Has anyone tried to use meditation mantras to induce Lucid Dreaming? if so can you please share it with us? 

The Mantra I am about to put in use is : URNAMMU - Use this chant to induce lucidity within a dream.

Source : http://www.scribd.com/doc/18178447/1...Secret-Mantras

Mantra definition : 1.  Hinduism A sacred verbal formula repeated in prayer, meditation, or incantation, such as an invocation of a god, a magic spell, or a syllable or portion of scripture containing mystical potentialities.

Within my own experiences, mantras worked really well for me, currently the mantra Kleem is very effective and I have results within 2-3 days of its use.

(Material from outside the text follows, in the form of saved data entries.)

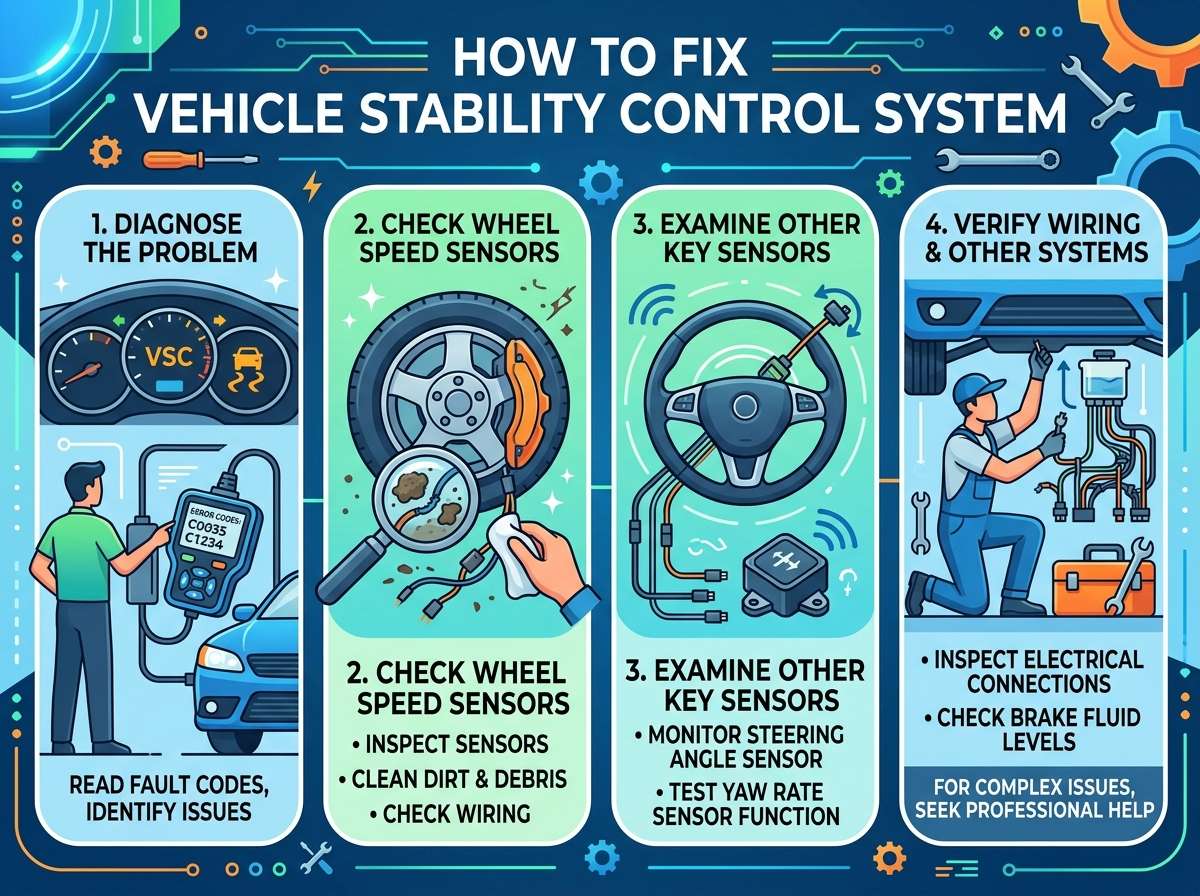 HOW TO FIX
VEHICLE STABILITY CONTROL SYSTEM

1. DIAGNOSE THE PROBLEM

VSC

EROR CODES:
C0035
C1234

READ FAULT CODES, IDENTIFY ISSUES

2. CHECK WHEEL SPEED SENSORS

2. CHECK WHEEL SPEED SENSORS
• INSPECT SENSORS
• CLEAN DIRT & DEBRIS
• CHECK WIRING

3. EXAMINE OTHER KEY SENSORS

3. EXAMINE OTHER KEY SENSORS
• MONITOR STEERING ANGLE SENSOR
• TEST YAW RATE SENSOR FUNCTION

4. VERIFY WIRING & OTHER SYSTEMS

• INSPECT ELECTRICAL CONNECTIONS
• CHECK BRAKE FLUID LEVELS

FOR COMPLEX ISSUES, SEEK PROFESSIONAL HELP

If anyone is willing to share their experiences with Mantras that benefit lucidity please share it with us !


Thanks alot
Light

----------


## Baron Samedi

"I am dreaming."

----------


## Maria92

I prefer three mantras: I will remember my dreams, I will have a lucid dream, and I will realize I'm dreaming. These three work well for me. It changes per person, but these three are great foundations.

----------


## iLight

Do you have any Mantras that come from sumerians , egyptians and so on from those times?

----------


## TalkingHead

Yea... I feel like Mantras in English that have understandable meaning to yourself are more effective than those in another language.. unless somehow you are able to create enough intention and meaning behind the foreign sounds.

----------


## Naiya

My very first mantra was "I will have a lucid dream tonight." It was waaaay back in the days before the Internets were available to everyone, and so I literally just had that and the look-at-your-hands-RC to go on for the first few years I tried to lucid dream. 

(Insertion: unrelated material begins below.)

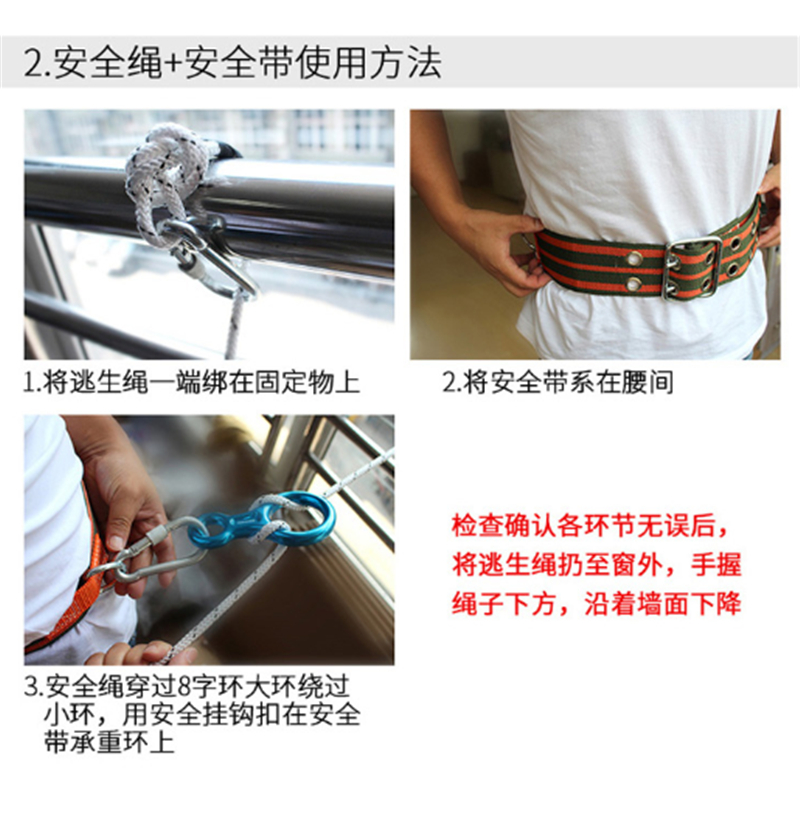 2.安全绳+安全带使用方法

1.将逃生绳一端绑在固定物上

2.将安全带系在腰间

3.安全绳穿过8字环大环绕过小环，用安全挂钩扣在安全带承重环上

检查确认各环节无误后，将逃生绳扔至窗外，手握绳子下方，沿着墙面下降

(I also had to walk three miles in the snow to dream school...are you asleep yet? Good! Now RC!  ::D: )






> "I am dreaming."



This is what I think to myself now, as I fall asleep. I feel that it's ten times better than the other because it is in the present tense. I also visualize myself in a dream or pretend the HI I'm seeing is a dream as I'm falling asleep. This phrase is definitely a great thing to have as the last thought you have before falling asleep, IMO.

----------


## Spores

Well the way I understand it the Egyptians and Sumerians did have a very advanced understanding of Lucid Dreaming, in the sense that they didn't need Mantra's to invoke them. 
So I don't think there are any interesting Lucid Dreaming Mantra's to be found.

Kleem is an interesting one, attracting...  :smiley:

----------